• DATA FOR THIS TASK:
>> start

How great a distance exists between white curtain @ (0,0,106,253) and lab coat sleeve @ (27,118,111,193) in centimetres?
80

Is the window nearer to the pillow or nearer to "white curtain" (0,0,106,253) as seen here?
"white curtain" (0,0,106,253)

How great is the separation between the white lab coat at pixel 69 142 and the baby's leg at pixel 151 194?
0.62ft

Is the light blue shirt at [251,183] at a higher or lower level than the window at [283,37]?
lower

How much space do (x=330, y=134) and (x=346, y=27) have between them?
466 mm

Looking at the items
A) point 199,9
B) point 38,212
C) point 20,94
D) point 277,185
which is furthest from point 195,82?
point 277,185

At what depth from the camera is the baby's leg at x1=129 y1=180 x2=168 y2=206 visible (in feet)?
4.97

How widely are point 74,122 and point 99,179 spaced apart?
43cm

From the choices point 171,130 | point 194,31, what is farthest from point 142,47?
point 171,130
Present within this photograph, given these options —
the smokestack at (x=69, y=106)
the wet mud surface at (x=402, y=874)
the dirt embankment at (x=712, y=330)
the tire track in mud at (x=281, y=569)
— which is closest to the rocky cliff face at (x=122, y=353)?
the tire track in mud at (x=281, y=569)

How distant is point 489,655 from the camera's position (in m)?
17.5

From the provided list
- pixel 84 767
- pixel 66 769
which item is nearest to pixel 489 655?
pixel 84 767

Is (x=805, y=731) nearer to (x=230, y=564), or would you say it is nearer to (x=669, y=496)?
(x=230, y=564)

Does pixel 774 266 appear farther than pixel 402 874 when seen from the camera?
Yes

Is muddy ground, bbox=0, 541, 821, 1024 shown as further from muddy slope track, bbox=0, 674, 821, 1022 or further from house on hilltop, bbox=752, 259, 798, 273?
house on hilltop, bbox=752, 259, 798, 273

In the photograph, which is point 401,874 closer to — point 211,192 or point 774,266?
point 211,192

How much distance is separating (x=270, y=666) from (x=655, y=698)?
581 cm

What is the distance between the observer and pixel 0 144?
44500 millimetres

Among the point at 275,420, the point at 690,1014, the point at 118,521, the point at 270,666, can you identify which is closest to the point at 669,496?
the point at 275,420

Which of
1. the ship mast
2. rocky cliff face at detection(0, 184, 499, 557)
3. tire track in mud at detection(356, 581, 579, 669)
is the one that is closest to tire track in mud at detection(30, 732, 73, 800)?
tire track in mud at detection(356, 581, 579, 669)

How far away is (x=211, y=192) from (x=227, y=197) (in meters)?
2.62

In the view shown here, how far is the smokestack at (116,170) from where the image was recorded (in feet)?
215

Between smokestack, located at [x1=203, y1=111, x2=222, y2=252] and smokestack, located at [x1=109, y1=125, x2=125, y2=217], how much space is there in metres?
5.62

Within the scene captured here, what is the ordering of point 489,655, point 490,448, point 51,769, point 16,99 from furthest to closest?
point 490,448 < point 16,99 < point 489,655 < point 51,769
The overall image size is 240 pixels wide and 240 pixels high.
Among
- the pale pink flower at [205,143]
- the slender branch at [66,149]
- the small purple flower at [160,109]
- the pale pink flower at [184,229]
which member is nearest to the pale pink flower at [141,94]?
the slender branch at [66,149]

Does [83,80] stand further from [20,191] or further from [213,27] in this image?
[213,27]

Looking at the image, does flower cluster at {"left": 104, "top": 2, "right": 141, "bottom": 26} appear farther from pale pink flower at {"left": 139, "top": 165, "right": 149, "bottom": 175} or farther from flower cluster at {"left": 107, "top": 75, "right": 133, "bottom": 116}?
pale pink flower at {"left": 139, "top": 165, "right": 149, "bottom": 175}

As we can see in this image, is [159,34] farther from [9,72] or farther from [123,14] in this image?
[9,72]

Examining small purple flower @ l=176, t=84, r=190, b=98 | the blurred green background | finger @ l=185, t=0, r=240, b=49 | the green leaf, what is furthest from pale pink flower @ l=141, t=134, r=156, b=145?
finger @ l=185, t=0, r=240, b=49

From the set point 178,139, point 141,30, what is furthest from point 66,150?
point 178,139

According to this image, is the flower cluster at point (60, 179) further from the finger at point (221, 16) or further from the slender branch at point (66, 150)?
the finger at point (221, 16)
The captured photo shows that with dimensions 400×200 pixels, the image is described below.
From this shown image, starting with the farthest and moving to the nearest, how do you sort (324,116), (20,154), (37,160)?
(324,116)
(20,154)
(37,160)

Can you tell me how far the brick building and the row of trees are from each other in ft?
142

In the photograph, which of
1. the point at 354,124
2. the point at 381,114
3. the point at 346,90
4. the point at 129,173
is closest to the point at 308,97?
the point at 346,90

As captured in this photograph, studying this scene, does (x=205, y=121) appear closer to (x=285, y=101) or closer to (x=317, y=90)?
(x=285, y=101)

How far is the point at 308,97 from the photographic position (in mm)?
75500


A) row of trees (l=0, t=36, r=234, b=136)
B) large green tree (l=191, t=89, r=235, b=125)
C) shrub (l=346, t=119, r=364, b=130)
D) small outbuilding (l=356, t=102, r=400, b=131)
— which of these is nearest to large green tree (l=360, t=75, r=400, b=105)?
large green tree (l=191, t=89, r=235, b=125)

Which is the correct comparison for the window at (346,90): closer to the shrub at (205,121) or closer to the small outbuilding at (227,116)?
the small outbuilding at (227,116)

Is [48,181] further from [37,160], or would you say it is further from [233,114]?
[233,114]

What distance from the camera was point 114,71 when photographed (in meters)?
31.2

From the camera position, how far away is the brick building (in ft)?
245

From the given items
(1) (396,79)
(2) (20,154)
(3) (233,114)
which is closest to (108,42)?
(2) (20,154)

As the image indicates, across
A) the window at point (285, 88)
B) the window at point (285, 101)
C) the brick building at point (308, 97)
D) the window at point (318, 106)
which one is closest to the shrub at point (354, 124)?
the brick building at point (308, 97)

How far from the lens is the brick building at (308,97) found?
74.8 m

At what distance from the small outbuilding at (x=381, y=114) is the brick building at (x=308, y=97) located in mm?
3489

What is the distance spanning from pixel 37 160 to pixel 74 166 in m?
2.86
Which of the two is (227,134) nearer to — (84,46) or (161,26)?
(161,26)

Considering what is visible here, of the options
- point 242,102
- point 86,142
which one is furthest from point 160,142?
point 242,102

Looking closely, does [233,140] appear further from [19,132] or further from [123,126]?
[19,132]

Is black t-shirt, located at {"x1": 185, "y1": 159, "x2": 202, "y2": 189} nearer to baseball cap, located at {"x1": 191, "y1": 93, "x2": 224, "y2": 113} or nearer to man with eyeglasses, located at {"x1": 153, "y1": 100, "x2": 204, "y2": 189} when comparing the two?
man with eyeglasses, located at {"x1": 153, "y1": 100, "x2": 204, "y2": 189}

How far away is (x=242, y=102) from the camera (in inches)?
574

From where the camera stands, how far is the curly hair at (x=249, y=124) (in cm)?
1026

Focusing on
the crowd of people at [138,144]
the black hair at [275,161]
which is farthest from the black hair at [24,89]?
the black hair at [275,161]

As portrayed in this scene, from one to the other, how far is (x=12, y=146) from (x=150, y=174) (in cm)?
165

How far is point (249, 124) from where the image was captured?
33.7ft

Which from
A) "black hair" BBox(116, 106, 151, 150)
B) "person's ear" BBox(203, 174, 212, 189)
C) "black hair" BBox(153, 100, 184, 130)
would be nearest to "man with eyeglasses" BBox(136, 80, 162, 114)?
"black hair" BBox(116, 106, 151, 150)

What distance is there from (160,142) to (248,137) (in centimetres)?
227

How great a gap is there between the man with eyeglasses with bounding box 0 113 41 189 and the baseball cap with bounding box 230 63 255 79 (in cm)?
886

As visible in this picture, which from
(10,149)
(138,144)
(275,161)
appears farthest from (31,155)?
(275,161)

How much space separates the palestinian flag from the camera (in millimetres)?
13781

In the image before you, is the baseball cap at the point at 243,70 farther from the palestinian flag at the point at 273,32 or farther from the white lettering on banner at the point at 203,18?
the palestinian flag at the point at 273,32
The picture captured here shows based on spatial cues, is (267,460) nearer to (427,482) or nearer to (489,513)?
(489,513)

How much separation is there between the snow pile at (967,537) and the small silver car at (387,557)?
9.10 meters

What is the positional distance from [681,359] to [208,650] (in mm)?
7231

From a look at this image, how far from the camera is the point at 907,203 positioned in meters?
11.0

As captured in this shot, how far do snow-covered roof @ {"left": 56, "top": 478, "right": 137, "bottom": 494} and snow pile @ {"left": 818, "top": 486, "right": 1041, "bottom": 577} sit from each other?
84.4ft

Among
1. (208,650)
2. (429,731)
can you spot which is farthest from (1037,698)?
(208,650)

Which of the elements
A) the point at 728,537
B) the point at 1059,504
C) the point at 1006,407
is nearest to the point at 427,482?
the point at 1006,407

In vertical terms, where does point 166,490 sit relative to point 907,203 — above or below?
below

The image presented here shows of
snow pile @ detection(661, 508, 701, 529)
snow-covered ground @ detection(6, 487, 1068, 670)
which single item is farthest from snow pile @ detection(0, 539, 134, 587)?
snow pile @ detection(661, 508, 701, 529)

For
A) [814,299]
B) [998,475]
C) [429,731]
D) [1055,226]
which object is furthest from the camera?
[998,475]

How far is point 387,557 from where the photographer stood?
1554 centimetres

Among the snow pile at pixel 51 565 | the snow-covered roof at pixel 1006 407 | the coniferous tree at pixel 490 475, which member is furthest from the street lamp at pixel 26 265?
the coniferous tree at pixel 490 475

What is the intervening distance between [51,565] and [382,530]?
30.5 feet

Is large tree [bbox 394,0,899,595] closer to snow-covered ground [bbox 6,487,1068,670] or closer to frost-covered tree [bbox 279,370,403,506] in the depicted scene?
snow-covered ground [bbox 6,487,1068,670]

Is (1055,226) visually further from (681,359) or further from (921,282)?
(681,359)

>> end

Extract, exactly as they appear, the lines from the one containing "How much space separates" through the final line.

• THE OUTPUT:
How much space separates the palestinian flag from the camera (in millimetres)?
13781

In the image before you, is the baseball cap at the point at 243,70 farther from the palestinian flag at the point at 273,32 or farther from the white lettering on banner at the point at 203,18?
the palestinian flag at the point at 273,32
The picture captured here shows based on spatial cues, is (267,460) nearer to (427,482) or nearer to (489,513)?
(489,513)

How much separation is there between the snow pile at (967,537) and the small silver car at (387,557)?
9.10 meters

What is the positional distance from [681,359] to [208,650] (in mm)?
7231

From a look at this image, how far from the camera is the point at 907,203 positioned in meters?
11.0

As captured in this shot, how far do snow-covered roof @ {"left": 56, "top": 478, "right": 137, "bottom": 494} and snow pile @ {"left": 818, "top": 486, "right": 1041, "bottom": 577} sit from each other?
84.4ft

Among
1. (208,650)
2. (429,731)
can you spot which is farthest from (1037,698)?
(208,650)

Which of the elements
A) the point at 728,537
B) the point at 1059,504
C) the point at 1006,407
is nearest to the point at 427,482?
the point at 1006,407

In vertical terms, where does point 166,490 sit relative to point 907,203 — above or below?
below

The image presented here shows of
snow pile @ detection(661, 508, 701, 529)
snow-covered ground @ detection(6, 487, 1068, 670)
which single item is farthest from snow pile @ detection(0, 539, 134, 587)?
snow pile @ detection(661, 508, 701, 529)

For
A) [814,299]
B) [998,475]
C) [429,731]
D) [1055,226]
which object is furthest from the camera?
[998,475]

How far is point 387,557 from where the photographer stood?
1554 centimetres

Among the snow pile at pixel 51 565 | the snow-covered roof at pixel 1006 407 | the coniferous tree at pixel 490 475, which member is furthest from the street lamp at pixel 26 265?
the coniferous tree at pixel 490 475

What is the intervening distance between [51,565] and [382,530]?
30.5 feet

Is large tree [bbox 394,0,899,595] closer to snow-covered ground [bbox 6,487,1068,670] or closer to frost-covered tree [bbox 279,370,403,506] in the depicted scene?
snow-covered ground [bbox 6,487,1068,670]

Is (1055,226) visually further from (681,359) or further from (921,282)?
(681,359)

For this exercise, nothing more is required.